The computer readable medium may be embodied in the electronic device; or may exist separately without being assembled into the electronic device. The computer readable medium carries one or more programs which, when executed by the electronic device, cause the electronic device to: acquiring a target human body image; determining a category to which a target human body image belongs from a predetermined category set as a target category, wherein the category in the category set corresponds to a preset human body image set, the category of the preset human body image in the preset human body image set is the category corresponding to the preset human body image set, the preset human body image set comprises at least one preset human body image subset, and the preset human body images in the preset human body image subset correspond to the same person; acquiring a preset human body image set corresponding to a target category as a candidate human body image set; determining whether the similarity between the person corresponding to the preset human body image subset in the candidate human body image set and the person corresponding to the target human body image is greater than or equal to a target similarity threshold value or not; and responding to the determination that the preset human body image subset is larger than or equal to the target similarity threshold value, and determining the preset human body image subset as a result human body image subset corresponding to the target human body image.
Computer program code for carrying out operations for aspects of the present disclosure may be written in any combination of one or more programming languages, including an object oriented programming language such as Java, Smalltalk, C + +, and conventional procedural programming languages, such as the "C" programming language or similar programming languages. The program code may execute entirely on the user's computer, partly on the user's computer, as a stand-alone software package, partly on the user's computer and partly on a remote computer or entirely on the remote computer or server. In the case of a remote computer, the remote computer may be connected to the user's computer through any type of network, including a Local Area Network (LAN) or a Wide Area Network (WAN), or the connection may be made to an external computer (for example, through the Internet using an Internet service provider).
The flowchart and block diagrams in the figures illustrate the architecture, functionality, and operation of possible implementations of systems, methods and computer program products according to various embodiments of the present disclosure. In this regard, each block in the flowchart or block diagrams may represent a module, segment, or portion of code, which comprises one or more executable instructions for implementing the specified logical function(s). It should also be noted that, in some alternative implementations, the functions noted in the block may occur out of the order noted in the figures. For example, two blocks shown in succession may, in fact, be executed substantially concurrently, or the blocks may sometimes be executed in the reverse order, depending upon the functionality involved. It will also be noted that each block of the block diagrams and/or flowchart illustration, and combinations of blocks in the block diagrams and/or flowchart illustration, can be implemented by special purpose hardware-based systems which perform the specified functions or acts, or combinations of special purpose hardware and computer instructions.
The units described in the embodiments of the present disclosure may be implemented by software or hardware. Here, the name of the unit does not constitute a limitation to the unit itself in some cases, and for example, the first acquisition unit may also be described as a "unit that acquires an image of the target human body".
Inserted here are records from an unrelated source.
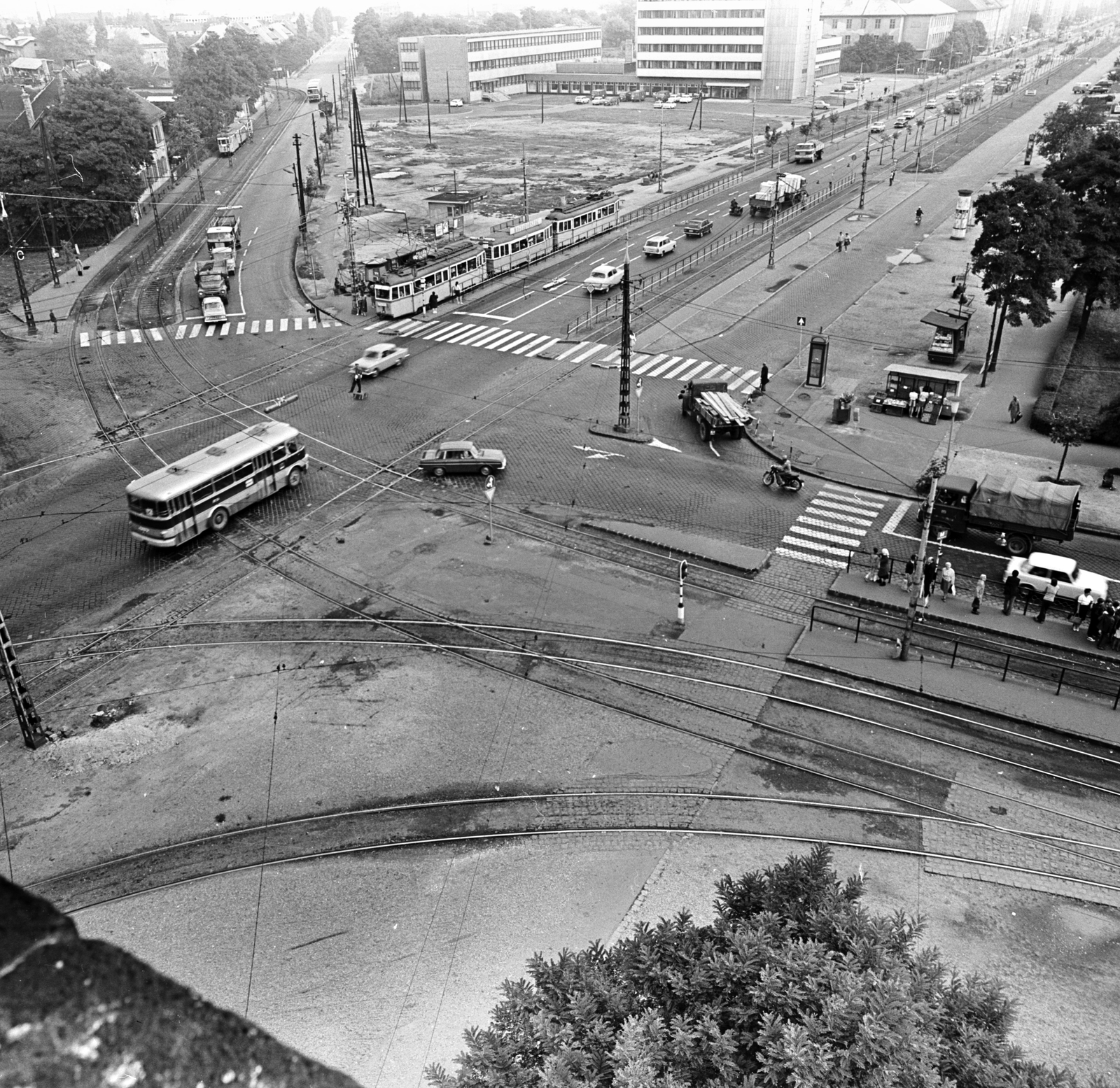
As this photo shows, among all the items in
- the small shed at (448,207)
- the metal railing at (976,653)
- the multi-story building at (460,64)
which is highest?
the multi-story building at (460,64)

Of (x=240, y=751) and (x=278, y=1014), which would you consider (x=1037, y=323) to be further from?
(x=278, y=1014)

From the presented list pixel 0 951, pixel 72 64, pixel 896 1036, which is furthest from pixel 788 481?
pixel 72 64

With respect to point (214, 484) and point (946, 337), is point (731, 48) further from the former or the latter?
point (214, 484)

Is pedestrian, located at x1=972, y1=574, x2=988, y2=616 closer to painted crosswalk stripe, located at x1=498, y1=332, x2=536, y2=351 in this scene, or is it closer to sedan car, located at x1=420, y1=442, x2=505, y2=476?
sedan car, located at x1=420, y1=442, x2=505, y2=476

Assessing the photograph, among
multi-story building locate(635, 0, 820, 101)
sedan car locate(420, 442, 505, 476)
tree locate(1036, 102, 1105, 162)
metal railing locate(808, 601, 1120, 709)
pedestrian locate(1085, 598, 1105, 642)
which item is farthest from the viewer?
multi-story building locate(635, 0, 820, 101)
The foregoing description is only exemplary of the preferred embodiments of the disclosure and is illustrative of the principles of the technology employed. It will be appreciated by those skilled in the art that the scope of the disclosure herein is not limited to the particular combination of features described above, but also encompasses other embodiments in which any combination of the features described above or their equivalents does not depart from the spirit of the disclosure. For example, the above features and (but not limited to) the features disclosed in this disclosure having similar functions are replaced with each other to form the technical solution.

Claims (14)

1. A method for processing an image, comprising:
acquiring a target human body image;
determining a category to which the target human body image belongs as a target category from a predetermined category set, wherein the category in the category set corresponds to a preset human body image set, the category of the preset human body image in the preset human body image set is the category corresponding to the preset human body image set, the preset human body image set comprises at least one preset human body image subset, and the preset human body images in the preset human body image subset correspond to the same person;
acquiring a preset human body image set corresponding to a target category as a candidate human body image set;
determining whether the similarity between the person corresponding to a preset human body image subset in the candidate human body image set and the person corresponding to the target human body image is greater than or equal to a target similarity threshold value or not;
and responding to the determination that the preset human body image subset is larger than or equal to the target similarity threshold value, and determining the preset human body image subset as a result human body image subset corresponding to the target human body image.
2. The method of claim 1, wherein the set of categories comprises a containing face class and a non-containing face class classified based on whether the human body image contains a face object; and
the determining the category to which the target human body image belongs from a predetermined category set as a target category includes:
inputting the target human body image into a pre-trained human face detection model to obtain a detection result, wherein the detection result is used for indicating whether the target human body image contains a human face object;
and determining the category to which the target human body image belongs from the category set as a target category based on the detection result.
3. The method of claim 1, wherein the set of categories includes a front class, a side class, and a back class divided based on an orientation of a human object in a human image; and
the determining the category to which the target human body image belongs from a predetermined category set as a target category includes:
inputting the target human body image into a pre-trained human face detection model to obtain a detection result, wherein the detection result is used for indicating whether the target human body image contains a human face object;
inputting the target human body image into a human body skeleton key point identification model trained in advance to obtain an identification result, wherein the identification result is used for indicating the position of the human body skeleton key point in the target human body image;
and determining the category to which the target human body image belongs from the category set as a target category based on the obtained detection result and the recognition result.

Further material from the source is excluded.